== Listing

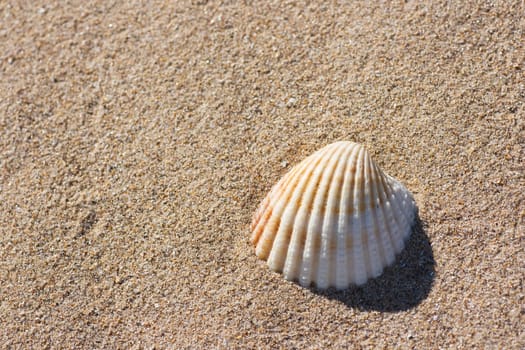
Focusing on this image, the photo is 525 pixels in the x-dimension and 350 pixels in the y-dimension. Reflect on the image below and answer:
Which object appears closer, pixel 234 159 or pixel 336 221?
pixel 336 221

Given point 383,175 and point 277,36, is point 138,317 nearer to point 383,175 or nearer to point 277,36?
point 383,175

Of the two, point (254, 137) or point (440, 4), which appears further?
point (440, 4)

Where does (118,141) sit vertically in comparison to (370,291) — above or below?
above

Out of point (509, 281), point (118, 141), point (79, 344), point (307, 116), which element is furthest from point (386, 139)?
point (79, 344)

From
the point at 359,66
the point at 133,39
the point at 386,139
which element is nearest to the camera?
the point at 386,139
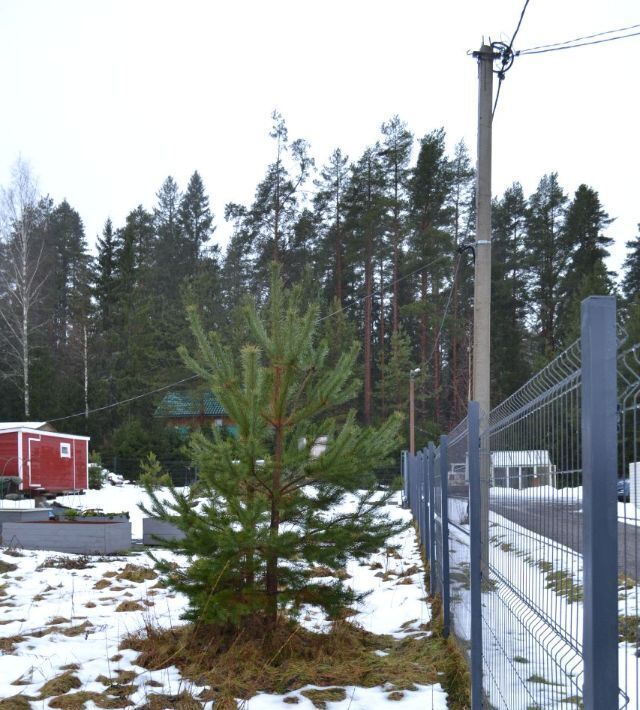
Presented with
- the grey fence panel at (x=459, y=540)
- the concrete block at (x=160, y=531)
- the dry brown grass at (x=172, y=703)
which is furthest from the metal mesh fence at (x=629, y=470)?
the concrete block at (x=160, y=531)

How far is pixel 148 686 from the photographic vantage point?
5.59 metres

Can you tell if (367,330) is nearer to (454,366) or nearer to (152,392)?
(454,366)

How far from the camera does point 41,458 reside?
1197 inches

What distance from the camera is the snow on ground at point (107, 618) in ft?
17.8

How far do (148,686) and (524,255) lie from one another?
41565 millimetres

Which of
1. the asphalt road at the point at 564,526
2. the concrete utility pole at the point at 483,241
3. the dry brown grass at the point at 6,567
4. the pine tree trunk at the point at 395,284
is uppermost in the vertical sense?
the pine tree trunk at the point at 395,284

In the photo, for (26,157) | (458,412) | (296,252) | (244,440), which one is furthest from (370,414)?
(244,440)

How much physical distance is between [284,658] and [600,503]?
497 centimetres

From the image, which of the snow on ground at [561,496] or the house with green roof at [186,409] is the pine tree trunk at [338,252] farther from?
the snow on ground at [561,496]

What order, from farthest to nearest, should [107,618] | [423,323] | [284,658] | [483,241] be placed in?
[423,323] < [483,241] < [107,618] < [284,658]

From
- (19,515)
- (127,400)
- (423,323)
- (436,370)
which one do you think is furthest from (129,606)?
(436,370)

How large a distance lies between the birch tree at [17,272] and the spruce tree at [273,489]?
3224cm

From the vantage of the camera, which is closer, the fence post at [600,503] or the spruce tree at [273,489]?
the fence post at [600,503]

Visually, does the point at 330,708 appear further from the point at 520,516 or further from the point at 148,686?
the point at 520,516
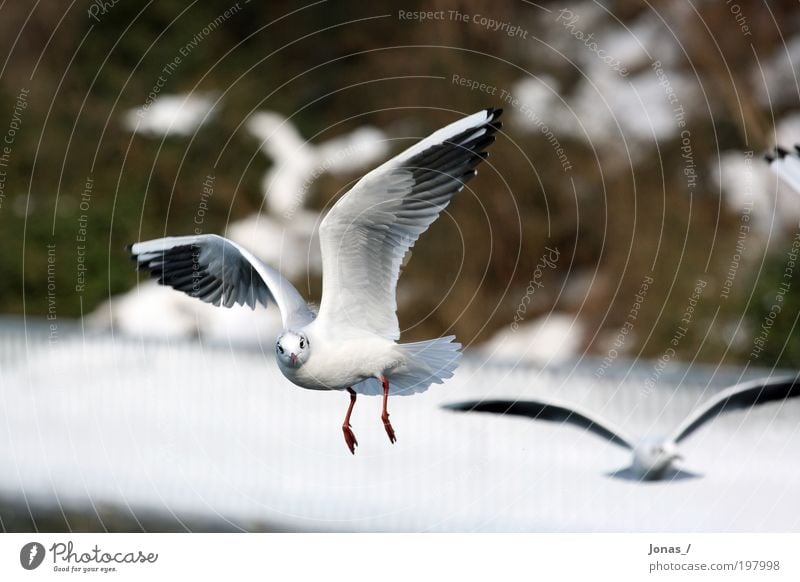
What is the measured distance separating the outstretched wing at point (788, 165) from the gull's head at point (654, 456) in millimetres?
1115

====
== Listing

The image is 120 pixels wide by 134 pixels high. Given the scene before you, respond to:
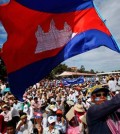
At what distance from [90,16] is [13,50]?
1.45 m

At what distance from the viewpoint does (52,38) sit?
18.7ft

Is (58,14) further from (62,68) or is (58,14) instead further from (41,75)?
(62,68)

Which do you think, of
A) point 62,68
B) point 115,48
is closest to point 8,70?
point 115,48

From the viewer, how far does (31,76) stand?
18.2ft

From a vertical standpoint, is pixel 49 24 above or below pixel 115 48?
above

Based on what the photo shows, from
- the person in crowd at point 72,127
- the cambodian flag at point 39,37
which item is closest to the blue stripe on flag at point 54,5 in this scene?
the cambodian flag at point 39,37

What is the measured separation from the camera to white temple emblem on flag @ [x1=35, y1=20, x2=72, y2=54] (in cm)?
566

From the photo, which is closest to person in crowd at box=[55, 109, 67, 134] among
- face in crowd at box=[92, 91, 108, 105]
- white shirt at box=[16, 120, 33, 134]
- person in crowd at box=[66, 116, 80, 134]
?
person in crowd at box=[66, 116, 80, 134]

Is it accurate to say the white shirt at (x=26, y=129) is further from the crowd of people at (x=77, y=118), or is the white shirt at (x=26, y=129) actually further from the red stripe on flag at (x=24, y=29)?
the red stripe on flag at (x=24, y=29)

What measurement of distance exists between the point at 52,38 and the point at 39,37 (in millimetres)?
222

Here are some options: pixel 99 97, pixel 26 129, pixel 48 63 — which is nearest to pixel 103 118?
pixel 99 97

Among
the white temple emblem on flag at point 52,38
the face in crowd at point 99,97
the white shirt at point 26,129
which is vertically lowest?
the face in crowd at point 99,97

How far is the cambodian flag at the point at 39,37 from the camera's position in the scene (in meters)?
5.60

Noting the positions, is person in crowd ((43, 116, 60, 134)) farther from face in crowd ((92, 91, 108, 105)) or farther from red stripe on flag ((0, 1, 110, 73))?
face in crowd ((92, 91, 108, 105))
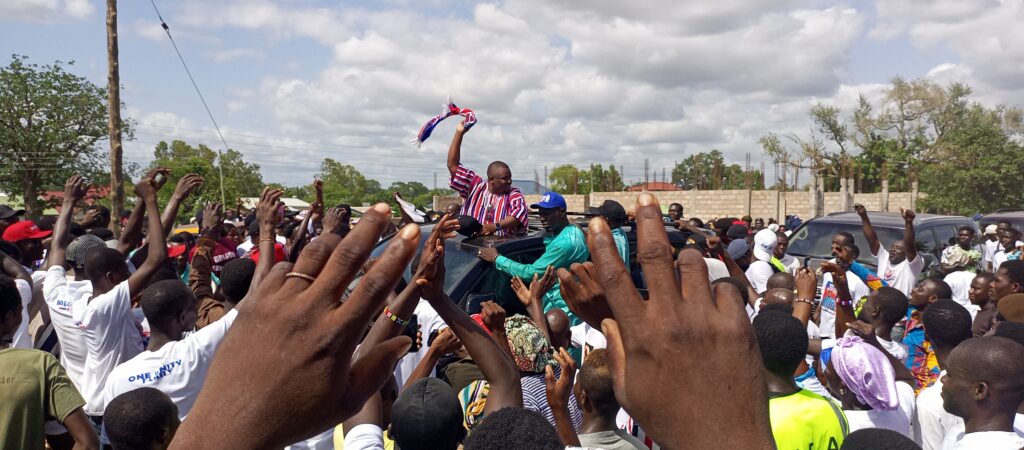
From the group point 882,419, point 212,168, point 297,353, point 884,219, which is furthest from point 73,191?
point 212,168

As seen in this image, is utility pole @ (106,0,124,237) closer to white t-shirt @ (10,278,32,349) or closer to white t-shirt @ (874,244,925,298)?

====
== Listing

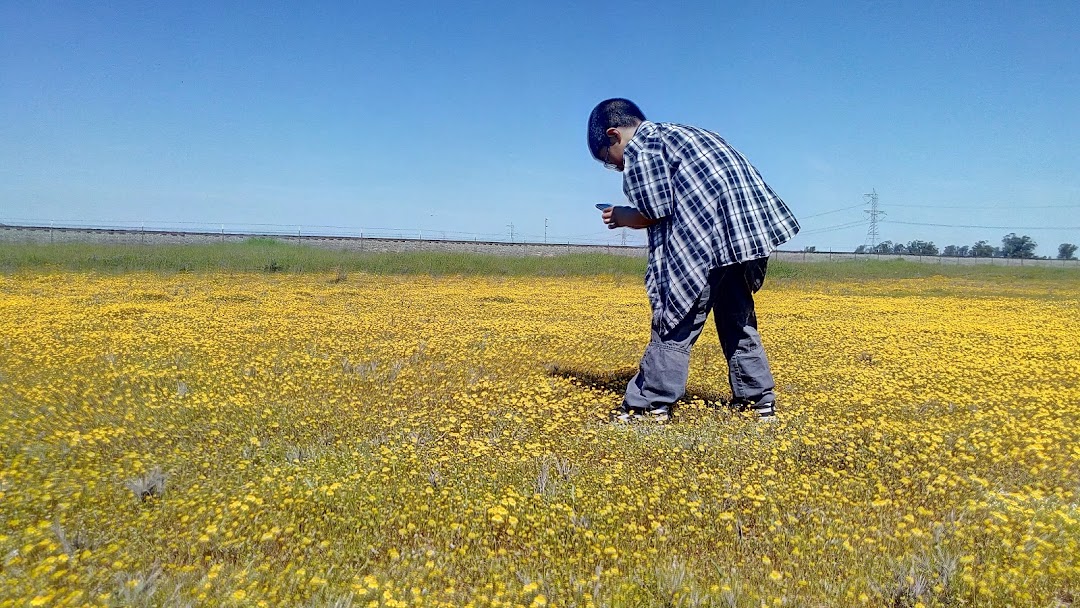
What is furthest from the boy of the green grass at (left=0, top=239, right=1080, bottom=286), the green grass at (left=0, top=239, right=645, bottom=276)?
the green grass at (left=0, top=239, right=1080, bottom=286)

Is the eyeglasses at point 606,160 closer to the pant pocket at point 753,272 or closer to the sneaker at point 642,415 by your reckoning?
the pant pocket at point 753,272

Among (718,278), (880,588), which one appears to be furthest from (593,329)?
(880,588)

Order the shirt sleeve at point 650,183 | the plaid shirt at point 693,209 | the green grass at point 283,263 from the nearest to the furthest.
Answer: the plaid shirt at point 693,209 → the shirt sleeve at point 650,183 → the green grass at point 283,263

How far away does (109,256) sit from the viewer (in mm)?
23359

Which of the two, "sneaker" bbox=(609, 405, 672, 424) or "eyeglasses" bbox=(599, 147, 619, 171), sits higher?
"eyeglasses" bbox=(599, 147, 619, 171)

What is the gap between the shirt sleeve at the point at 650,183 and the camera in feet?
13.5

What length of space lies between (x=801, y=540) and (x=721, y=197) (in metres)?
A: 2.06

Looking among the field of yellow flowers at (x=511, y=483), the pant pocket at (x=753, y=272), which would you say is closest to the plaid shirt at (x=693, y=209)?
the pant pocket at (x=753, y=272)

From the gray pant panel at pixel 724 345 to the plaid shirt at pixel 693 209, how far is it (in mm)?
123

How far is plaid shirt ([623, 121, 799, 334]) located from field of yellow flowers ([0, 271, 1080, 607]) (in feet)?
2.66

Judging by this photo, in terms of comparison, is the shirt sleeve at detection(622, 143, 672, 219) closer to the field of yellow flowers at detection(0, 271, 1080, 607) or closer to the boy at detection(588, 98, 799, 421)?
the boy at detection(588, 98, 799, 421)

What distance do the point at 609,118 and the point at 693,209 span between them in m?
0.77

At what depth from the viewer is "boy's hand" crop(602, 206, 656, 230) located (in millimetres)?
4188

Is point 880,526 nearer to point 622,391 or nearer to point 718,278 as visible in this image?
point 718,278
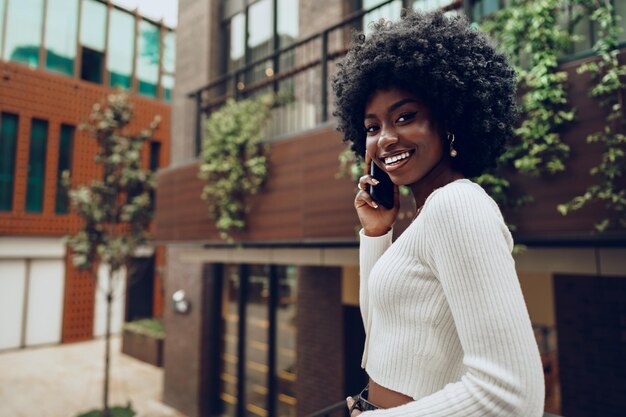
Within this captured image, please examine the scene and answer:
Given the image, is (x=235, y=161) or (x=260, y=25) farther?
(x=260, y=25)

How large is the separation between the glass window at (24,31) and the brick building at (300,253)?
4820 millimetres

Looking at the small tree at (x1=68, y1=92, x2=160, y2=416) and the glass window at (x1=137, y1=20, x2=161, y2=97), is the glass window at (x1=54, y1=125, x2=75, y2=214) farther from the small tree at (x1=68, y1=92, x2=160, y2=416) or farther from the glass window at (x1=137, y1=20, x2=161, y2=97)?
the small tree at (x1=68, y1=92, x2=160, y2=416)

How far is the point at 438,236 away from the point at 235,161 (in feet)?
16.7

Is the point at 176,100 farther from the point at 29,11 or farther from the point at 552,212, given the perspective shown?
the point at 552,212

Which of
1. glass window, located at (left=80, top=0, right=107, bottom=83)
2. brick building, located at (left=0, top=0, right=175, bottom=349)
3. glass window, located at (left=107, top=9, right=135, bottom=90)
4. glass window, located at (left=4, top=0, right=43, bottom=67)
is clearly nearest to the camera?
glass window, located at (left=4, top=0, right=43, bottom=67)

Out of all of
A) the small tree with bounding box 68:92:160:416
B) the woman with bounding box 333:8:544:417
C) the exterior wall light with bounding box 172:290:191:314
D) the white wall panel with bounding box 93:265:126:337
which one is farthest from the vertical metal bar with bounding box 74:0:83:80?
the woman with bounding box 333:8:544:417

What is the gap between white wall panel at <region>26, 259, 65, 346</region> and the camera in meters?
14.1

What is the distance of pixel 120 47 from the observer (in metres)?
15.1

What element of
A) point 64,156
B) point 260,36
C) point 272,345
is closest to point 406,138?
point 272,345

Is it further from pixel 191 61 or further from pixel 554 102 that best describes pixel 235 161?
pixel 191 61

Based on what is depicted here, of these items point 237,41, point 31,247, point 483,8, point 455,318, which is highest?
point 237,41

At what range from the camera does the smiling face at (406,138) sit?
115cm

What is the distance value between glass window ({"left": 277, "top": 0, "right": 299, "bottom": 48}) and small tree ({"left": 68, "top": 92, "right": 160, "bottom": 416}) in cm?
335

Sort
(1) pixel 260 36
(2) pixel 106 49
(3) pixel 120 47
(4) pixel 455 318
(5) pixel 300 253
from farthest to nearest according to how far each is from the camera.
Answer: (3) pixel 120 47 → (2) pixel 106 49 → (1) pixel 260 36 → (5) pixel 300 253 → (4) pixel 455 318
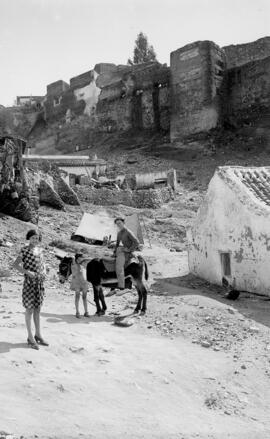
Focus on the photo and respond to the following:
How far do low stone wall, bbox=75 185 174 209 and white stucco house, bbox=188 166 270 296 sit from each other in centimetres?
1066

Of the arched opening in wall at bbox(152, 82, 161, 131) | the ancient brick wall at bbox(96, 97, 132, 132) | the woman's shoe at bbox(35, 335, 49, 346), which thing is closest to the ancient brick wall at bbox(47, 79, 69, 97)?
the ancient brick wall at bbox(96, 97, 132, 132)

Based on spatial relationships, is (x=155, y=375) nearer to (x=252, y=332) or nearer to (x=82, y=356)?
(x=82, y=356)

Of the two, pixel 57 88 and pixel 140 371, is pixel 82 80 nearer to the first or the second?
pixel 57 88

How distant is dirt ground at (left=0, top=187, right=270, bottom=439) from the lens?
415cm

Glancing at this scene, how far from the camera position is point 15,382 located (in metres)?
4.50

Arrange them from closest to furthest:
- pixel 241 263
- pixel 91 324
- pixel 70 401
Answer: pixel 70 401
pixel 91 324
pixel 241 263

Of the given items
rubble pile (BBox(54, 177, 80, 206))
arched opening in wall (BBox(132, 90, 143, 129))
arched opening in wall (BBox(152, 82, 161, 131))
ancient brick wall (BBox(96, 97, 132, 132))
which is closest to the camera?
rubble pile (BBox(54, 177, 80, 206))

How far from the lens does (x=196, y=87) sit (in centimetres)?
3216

====

What needs to be done: Extract every line of the items above that contains the word "ground".

Final result:
What distance from the camera is the snow on ground at point (107, 618) in ft?
From the image, which of the snow on ground at [561,496] or the house with green roof at [186,409] is the pine tree trunk at [338,252] farther from?
the snow on ground at [561,496]
How distant is dirt ground at (left=0, top=187, right=270, bottom=439) from the lens?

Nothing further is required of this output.